§ Stated problem: Tally the lines in the records below that contain the string "item", treating case as significant, and give only that number.

───

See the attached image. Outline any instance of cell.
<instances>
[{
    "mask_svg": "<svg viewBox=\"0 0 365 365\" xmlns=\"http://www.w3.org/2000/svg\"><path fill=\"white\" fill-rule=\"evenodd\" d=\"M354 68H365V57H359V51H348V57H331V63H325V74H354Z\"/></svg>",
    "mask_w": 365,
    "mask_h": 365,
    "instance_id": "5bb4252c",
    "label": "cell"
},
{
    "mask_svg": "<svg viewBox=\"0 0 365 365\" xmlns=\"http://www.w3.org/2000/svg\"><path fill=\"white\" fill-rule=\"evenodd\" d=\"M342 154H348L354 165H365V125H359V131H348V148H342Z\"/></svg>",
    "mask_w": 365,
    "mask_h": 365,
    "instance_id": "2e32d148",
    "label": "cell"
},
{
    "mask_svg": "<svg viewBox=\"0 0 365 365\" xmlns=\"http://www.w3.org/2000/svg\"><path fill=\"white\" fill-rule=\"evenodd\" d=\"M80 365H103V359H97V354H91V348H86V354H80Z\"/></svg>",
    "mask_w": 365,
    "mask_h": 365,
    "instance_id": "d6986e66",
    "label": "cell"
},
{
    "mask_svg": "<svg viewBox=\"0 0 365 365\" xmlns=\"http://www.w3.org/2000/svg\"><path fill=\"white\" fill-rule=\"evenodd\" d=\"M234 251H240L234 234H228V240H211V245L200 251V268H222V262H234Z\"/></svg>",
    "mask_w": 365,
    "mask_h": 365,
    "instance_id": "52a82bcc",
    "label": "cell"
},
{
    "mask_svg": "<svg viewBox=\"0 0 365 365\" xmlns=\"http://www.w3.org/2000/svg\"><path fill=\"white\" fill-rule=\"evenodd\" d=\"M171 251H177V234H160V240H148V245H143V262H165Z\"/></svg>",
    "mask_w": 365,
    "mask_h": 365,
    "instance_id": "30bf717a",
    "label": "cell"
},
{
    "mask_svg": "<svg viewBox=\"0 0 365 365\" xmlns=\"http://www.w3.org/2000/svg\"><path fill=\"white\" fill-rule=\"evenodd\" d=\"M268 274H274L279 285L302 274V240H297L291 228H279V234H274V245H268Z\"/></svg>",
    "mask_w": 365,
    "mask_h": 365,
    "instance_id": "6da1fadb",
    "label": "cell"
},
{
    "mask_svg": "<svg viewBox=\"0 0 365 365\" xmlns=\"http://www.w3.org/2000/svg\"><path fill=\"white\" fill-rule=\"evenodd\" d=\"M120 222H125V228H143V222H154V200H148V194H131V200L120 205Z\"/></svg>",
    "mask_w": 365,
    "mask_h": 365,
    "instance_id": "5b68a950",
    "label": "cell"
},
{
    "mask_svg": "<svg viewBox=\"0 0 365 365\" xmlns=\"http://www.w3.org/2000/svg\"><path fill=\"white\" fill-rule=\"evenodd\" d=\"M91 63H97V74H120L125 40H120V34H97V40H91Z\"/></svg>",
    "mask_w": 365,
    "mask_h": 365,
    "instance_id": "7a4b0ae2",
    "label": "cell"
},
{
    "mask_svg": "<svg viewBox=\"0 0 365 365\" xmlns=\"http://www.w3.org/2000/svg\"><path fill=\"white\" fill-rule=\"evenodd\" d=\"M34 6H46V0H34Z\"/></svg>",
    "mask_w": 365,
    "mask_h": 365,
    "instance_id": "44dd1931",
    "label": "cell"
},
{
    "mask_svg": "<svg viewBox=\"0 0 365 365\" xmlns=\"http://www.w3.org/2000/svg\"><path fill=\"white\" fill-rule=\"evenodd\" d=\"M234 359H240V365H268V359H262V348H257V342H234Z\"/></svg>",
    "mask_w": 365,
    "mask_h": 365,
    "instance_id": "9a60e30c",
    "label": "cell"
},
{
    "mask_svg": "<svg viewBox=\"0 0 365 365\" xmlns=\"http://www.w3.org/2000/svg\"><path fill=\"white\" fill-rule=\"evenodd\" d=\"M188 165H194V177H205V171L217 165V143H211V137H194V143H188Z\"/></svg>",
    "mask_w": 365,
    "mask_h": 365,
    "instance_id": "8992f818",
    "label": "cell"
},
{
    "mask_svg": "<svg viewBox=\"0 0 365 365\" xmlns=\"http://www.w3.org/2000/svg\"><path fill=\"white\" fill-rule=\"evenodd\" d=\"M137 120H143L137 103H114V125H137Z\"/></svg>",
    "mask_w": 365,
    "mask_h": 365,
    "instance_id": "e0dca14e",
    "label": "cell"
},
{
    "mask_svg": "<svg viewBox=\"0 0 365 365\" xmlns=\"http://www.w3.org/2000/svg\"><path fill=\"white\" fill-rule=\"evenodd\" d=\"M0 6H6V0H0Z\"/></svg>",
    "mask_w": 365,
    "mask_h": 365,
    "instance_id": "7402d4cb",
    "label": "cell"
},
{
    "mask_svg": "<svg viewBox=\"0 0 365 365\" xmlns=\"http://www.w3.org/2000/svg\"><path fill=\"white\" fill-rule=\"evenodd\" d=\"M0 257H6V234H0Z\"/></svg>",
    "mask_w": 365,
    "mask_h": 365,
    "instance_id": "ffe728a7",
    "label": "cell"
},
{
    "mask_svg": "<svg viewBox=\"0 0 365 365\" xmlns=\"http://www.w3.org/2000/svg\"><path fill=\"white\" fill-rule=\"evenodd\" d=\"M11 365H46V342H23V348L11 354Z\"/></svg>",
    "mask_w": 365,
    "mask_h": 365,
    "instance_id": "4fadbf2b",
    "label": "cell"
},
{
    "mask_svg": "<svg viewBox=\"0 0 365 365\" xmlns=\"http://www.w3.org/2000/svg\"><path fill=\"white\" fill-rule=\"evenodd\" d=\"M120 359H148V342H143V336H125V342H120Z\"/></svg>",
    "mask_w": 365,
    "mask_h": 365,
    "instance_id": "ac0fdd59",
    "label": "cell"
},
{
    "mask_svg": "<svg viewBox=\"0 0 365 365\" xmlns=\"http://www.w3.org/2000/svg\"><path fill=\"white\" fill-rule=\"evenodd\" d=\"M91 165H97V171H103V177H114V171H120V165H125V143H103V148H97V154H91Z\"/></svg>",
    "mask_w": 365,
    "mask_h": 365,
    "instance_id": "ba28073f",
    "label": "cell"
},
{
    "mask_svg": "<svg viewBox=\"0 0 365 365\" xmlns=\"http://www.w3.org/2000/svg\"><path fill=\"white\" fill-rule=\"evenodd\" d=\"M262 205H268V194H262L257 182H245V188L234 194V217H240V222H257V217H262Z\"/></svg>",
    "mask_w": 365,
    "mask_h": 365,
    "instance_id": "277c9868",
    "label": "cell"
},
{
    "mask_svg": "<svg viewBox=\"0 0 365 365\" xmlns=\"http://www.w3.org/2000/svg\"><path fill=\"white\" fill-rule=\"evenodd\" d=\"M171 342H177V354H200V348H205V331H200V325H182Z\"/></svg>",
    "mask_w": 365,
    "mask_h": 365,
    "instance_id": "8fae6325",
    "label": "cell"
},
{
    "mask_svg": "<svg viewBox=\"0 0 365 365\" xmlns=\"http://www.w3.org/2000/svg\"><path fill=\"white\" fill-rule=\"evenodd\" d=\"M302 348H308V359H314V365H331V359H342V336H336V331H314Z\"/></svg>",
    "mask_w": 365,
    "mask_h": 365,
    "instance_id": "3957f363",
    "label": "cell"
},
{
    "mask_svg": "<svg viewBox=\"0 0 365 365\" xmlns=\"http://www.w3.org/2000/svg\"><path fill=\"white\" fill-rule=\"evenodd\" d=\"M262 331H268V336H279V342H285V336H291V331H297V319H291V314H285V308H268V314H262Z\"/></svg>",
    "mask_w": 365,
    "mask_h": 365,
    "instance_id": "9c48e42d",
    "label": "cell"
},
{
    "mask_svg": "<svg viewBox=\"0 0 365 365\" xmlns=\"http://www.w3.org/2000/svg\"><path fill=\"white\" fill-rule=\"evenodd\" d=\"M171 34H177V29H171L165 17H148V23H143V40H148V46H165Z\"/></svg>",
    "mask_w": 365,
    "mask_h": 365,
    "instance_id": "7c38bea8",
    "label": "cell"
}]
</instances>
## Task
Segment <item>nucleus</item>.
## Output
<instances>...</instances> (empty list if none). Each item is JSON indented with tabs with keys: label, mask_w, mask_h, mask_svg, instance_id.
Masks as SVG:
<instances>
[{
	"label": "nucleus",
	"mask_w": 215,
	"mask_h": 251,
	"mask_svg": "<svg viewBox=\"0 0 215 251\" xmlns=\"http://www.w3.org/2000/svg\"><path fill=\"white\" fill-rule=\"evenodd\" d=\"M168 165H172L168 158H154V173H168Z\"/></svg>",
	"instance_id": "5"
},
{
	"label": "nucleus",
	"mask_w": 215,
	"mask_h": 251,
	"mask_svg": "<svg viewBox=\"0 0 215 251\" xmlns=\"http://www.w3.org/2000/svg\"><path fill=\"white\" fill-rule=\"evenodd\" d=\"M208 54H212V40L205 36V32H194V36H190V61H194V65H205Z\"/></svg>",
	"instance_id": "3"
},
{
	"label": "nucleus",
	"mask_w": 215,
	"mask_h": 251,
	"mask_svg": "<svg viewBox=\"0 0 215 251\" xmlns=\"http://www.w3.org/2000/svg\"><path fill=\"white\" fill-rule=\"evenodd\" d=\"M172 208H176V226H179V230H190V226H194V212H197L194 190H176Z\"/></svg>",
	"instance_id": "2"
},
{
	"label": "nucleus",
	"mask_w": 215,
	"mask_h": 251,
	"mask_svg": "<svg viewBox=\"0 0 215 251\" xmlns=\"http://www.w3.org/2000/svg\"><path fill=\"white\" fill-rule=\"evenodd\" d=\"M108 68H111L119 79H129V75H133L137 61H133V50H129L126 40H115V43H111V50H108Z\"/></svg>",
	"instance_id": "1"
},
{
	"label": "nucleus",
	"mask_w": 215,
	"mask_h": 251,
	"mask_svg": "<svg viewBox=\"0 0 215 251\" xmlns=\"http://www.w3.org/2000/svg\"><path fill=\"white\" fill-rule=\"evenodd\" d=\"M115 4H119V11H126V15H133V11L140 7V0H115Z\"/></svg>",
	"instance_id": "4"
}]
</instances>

───

§ Solution to this problem: 2